At the time, I didn’t want Red to know about the baby. If I moved out soon, before I started showing, he’d never learn the truth. Not to mention the fact that I’d finally get a break from my mother, who was rapidly driving me insane.
“Yeah, I do. How soon can I leave?”
“Tomorrow,” said my mother.
“To-tomorrow?” my father stammered.
“Yes,” she said. “I transferred Emma’s records to the high school in Pam’s neighborhood last month, just in case.”
“Perfect!” I said.
Jumping up from the table, I ran to the basement to get my suitcase.
“Aren’t you going to finish your potato?” my father called after me.
My poor dad. Caught in the crossfire between my mother and me, he was never able to glue the broken pieces of our family back together.
After moving in with Aunt Pam, my life did improve.
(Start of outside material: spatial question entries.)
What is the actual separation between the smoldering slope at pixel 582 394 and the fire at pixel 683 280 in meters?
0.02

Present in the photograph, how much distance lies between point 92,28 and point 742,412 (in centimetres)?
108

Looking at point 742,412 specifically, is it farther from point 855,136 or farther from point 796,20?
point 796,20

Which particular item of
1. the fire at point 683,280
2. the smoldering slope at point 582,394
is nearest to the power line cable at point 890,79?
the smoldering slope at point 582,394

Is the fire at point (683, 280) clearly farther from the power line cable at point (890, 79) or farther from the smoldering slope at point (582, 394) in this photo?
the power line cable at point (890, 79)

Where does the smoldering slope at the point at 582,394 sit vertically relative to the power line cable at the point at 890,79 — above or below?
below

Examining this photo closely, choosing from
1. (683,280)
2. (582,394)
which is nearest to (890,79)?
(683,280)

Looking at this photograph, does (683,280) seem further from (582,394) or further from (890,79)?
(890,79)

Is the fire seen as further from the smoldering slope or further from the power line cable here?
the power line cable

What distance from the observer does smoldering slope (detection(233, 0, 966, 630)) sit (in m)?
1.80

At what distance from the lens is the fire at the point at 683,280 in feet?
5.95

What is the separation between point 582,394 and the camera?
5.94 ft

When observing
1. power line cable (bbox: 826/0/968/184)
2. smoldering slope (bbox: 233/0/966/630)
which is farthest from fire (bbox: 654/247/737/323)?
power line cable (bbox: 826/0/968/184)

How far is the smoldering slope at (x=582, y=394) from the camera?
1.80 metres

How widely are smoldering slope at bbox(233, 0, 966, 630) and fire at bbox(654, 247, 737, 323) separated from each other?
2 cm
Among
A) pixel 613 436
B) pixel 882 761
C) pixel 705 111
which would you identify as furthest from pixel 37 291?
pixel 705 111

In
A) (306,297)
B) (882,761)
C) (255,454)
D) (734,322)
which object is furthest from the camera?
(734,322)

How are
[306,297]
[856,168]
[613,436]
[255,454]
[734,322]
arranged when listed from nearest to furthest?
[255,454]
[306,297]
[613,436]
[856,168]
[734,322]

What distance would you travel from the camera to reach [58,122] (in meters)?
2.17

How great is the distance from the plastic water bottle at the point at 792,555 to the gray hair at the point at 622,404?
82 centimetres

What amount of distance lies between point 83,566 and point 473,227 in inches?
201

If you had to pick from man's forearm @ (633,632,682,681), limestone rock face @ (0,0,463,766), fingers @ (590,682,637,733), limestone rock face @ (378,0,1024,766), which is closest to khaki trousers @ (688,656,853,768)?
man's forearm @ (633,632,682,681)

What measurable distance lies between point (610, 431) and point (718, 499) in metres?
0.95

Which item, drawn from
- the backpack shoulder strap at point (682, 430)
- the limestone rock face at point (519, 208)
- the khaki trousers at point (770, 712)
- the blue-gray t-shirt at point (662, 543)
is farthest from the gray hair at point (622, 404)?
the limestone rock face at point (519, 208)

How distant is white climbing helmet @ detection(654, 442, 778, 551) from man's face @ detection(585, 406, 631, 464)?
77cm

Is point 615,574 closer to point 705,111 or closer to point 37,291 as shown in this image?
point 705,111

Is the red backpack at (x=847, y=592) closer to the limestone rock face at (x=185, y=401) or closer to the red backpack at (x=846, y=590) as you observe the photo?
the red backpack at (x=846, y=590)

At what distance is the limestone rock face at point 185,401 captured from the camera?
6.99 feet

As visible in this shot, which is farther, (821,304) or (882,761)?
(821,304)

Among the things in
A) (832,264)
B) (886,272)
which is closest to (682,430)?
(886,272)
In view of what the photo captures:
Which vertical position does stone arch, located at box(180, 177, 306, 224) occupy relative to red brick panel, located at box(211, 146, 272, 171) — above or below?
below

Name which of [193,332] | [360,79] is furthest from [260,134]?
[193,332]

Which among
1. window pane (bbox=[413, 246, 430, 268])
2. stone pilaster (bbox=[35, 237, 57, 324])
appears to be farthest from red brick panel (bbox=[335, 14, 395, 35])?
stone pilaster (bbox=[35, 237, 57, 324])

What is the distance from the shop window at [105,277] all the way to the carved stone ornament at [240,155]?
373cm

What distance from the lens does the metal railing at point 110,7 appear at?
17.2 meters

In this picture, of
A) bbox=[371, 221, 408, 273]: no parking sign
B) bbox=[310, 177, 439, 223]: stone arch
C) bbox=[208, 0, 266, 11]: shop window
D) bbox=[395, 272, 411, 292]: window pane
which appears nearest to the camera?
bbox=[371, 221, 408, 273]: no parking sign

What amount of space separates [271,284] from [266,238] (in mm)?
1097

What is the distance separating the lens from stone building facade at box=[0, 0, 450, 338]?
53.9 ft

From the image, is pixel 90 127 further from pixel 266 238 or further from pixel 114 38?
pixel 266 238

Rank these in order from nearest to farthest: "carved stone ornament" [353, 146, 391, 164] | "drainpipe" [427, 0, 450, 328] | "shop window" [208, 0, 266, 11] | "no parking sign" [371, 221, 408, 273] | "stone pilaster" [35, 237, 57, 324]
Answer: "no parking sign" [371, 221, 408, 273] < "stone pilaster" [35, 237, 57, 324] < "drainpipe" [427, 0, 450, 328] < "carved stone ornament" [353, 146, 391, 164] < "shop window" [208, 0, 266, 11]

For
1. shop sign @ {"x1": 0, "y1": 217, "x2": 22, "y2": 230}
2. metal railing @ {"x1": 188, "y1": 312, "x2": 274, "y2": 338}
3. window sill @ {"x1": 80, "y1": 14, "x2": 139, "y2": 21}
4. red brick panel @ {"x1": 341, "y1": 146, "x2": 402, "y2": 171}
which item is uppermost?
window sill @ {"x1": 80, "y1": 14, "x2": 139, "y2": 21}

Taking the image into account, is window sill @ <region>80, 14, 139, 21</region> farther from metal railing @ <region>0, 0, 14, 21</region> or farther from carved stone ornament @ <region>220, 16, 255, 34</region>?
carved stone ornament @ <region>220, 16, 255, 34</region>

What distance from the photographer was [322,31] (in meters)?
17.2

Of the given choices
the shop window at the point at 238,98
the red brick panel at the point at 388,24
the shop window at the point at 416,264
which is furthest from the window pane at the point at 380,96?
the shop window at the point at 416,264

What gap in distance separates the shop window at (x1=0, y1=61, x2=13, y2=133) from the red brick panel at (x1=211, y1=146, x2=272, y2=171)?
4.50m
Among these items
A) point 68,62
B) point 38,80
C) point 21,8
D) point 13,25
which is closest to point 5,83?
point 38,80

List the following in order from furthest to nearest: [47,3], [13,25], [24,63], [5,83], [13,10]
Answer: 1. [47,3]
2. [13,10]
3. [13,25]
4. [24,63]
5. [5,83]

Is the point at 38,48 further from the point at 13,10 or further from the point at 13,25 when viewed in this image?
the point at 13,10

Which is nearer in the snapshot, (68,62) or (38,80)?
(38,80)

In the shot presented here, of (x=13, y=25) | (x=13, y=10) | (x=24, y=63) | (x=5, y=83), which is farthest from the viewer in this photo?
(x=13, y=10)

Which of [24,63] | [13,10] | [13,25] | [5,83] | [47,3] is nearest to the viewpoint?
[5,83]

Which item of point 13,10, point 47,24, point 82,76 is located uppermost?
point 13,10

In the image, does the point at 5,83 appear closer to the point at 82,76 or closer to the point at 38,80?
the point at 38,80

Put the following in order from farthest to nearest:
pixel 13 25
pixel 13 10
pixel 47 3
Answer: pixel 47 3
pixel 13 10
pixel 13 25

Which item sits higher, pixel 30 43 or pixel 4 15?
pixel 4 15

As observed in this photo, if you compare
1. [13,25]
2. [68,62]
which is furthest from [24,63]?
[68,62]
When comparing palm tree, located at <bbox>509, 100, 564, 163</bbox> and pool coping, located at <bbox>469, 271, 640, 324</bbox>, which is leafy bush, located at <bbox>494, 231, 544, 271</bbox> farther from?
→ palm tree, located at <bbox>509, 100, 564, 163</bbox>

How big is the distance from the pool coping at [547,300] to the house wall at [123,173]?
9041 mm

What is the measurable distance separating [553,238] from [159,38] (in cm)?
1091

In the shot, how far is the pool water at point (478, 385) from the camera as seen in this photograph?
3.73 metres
Sure, I was pregnant, and looking more and more like a large marine mammal with each passing day, but at my new high school nobody knew me or cared enough to bother me about it. Plus I wasn’t the only girl in this situation. Since I’d be leaving soon for college, I didn’t try to make friends or socialize with the other kids—not even the pregnant ones. Mainly I read a lot of good books, focused on my schoolwork, and hung out with Pam, my fun-loving Aunt who indulged me like a doting big sister.